The proposed increase on the budget that was never passed last fall was another 6 percent.
That's 27 percent in five years, or about 5.5 percent yearly.
On the commercial side, the rate in 2006 was $3 (per $1,000 of assessed valuation).
Four years later it was $3.62, up 20 percent - or an average 5 percent yearly.
The district's board of directors has also been faced with not being able to collect its taxes.
Seltzer says the figure was as high as $1.6 million several years ago. Aggressive collection has gotten it down to about $300,000, which has helped offset spending increases. But that's a one-time infusion of cash.
Last summer, cash flow was bad enough that the district took out an $800,000 loan to pay its operating expenses - first at the Coventry Credit Union, then transferring it to Centerville Bank. Seltzer says he isn't sure when it will be paid off - while the district pays thousands of dollars in interest on the loan.
At the April meeting the chief proposed a mid-year budget that called for no tax increase. But at $6.2 million the budget represented a more than $300,000 increase in spending over last year's spending plan.
Chairman: ``Issue No. 4 is out of order. The catcall directed at the speaker is out of order.
If you're not addressing the amendments to the motion on the floor, you're out of order.''
The district's board chairman found himself on the defensive much of the night - and was quick to rule various people out of order.
One firefighter began to yell at people questioning the budget, eventually getting tossed out of the meeting.
Taxpayer: ``Every time you go to these meetings it's so aggressive. I don't know if I want these guys in my house.''
Assalone: ``But if you ask a question it's like you're challenging their manhood. And they have to accept these questions whether they like it or not. We're tired of this hero stuff. I'm a hero, you're a hero, let's support everybody. They tired of that. Are they heroes? That's their job.''
Hummel: ``You mean the firefighters?''
Assalone: ``Absolutely, are they good people? Absolute, but that doesn't mean you can just raise money when you want to raise it. Those days are over.''
Hummel: ``What I'm hearing from some of the people in town, apart from the politics, is that there's a bit of a thin skin.''
Seltzer: ``Well first of all, it's going on in every community right now. The fire service and law enforcement are not...we don't have the public support we had two or three years ago and it's been ever since the recession. And quite frankly one of the reasons is because we're working and people are out of work.''
And while the union, in the latest contract, agreed to no pay increase the first year, the district is faced with having to find new revenues to sustain a budget that is millions higher that it was just a few years ago.

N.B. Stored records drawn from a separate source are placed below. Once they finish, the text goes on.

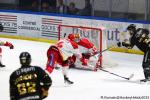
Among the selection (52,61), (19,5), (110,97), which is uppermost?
(19,5)

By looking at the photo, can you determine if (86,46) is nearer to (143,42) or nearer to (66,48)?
(66,48)

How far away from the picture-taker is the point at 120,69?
35.2 ft

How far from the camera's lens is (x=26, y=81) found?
5.25 metres

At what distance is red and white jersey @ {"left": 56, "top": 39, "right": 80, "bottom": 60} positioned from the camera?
8.85 metres

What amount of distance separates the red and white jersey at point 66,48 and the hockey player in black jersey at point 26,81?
11.4 ft

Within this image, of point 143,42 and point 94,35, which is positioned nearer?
point 143,42

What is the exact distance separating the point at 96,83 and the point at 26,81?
4.19 meters

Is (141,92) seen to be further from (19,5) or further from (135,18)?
(19,5)

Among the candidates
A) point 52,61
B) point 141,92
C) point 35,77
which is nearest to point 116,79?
point 141,92

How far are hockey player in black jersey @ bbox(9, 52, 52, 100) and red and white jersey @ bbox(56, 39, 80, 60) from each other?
3.49 metres

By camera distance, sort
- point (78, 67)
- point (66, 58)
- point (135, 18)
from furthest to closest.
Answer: point (135, 18) → point (78, 67) → point (66, 58)

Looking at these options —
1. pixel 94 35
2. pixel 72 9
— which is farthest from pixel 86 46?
pixel 72 9

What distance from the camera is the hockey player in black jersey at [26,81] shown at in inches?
206

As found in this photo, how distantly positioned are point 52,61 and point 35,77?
3330 mm
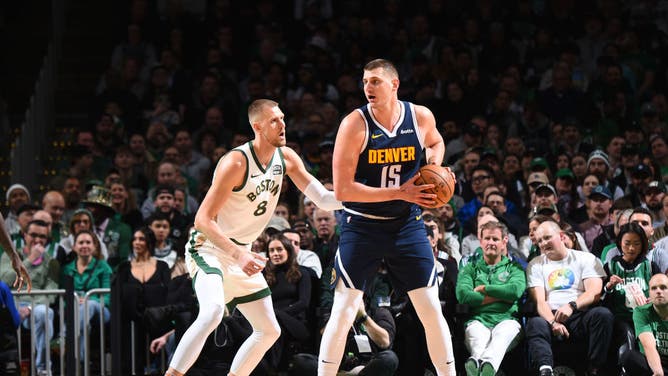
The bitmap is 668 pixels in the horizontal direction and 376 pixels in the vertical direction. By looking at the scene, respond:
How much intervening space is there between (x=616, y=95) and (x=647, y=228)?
3710 mm

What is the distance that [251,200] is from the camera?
7016mm

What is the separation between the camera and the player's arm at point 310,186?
703cm

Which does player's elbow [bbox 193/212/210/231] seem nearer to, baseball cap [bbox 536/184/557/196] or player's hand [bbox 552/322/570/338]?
player's hand [bbox 552/322/570/338]

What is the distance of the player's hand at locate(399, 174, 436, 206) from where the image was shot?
6.26 m

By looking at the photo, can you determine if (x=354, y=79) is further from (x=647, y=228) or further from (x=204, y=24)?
(x=647, y=228)

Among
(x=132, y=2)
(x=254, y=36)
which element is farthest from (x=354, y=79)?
(x=132, y=2)

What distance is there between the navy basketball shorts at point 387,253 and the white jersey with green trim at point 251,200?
28.1 inches

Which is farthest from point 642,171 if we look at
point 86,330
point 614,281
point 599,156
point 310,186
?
point 86,330

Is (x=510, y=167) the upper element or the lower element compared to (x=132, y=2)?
lower

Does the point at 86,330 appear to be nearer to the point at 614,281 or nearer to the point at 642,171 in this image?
the point at 614,281

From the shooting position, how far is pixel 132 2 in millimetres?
16109

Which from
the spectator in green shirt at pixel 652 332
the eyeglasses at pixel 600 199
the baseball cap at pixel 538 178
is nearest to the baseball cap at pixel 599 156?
the baseball cap at pixel 538 178

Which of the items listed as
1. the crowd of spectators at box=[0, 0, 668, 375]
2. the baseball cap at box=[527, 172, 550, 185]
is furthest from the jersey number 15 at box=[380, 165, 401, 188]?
the baseball cap at box=[527, 172, 550, 185]

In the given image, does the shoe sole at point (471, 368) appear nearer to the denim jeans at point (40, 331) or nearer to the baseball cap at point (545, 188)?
the baseball cap at point (545, 188)
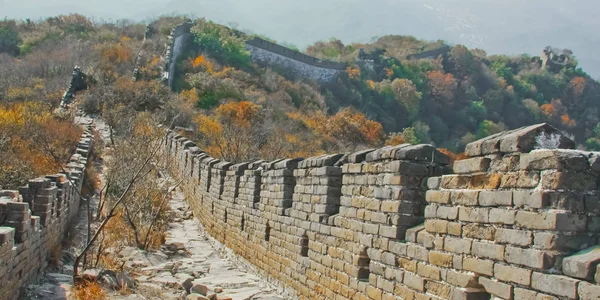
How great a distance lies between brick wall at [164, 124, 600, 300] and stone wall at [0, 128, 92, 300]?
3079 mm

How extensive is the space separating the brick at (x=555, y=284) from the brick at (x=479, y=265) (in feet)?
1.48

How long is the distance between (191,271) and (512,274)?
6.85 meters

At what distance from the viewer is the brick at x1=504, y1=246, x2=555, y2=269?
3.64 metres

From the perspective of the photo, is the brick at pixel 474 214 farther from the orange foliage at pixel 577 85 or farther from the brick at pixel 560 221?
the orange foliage at pixel 577 85

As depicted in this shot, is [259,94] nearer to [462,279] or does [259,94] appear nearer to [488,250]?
[462,279]

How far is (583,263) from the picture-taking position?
3373 mm

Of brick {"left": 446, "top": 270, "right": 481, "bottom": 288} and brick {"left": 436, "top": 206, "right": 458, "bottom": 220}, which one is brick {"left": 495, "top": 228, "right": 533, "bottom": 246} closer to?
brick {"left": 446, "top": 270, "right": 481, "bottom": 288}

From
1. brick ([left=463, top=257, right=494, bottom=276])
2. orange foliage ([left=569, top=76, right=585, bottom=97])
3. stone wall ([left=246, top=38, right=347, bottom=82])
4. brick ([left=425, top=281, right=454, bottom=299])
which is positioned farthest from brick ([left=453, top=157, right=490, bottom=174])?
orange foliage ([left=569, top=76, right=585, bottom=97])

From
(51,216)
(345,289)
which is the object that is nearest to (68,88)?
(51,216)

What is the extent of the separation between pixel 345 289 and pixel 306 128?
25123mm

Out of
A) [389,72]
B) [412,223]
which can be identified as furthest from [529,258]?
[389,72]

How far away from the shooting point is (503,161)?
4.17 meters

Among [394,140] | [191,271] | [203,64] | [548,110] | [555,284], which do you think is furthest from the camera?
[548,110]

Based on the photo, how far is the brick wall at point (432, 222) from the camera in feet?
12.0
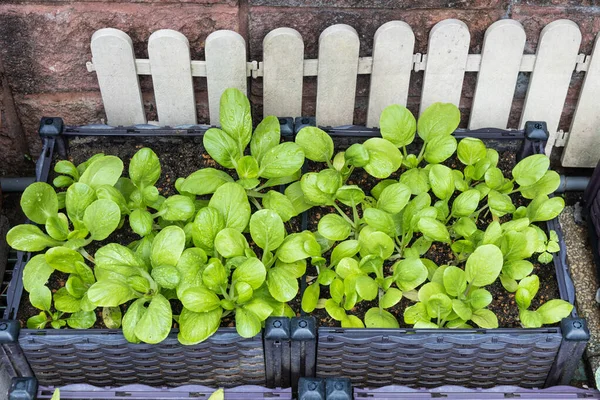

Assalone: People really resent that. They don't want to hear anymore about this regionalization. It sounds good, regionalize the state, regionalize this. It's never worked.''
Hummel: ``Why do you think it's become personal for them?''
Assalone: ``It becomes personal because they're involved and now people are asking questions and that's never happened before.''
Hummel: ``Is that it, nobody's every questioned them? Up until now?''
Assalone: ``They've never been questioned. Would they do a job I normally wouldn't do? Absolutely. I give them all the credit - who wants to run into a building with a raging fire? It doesn't happen that often but they do it when they're called upon. People that go out and rescue other people, I don't think there's anything to a higher value other than that. But at what price is this?''
It's a question many taxpayers are starting to ask.
In Coventry, Jim Hummel for The Hummel Report.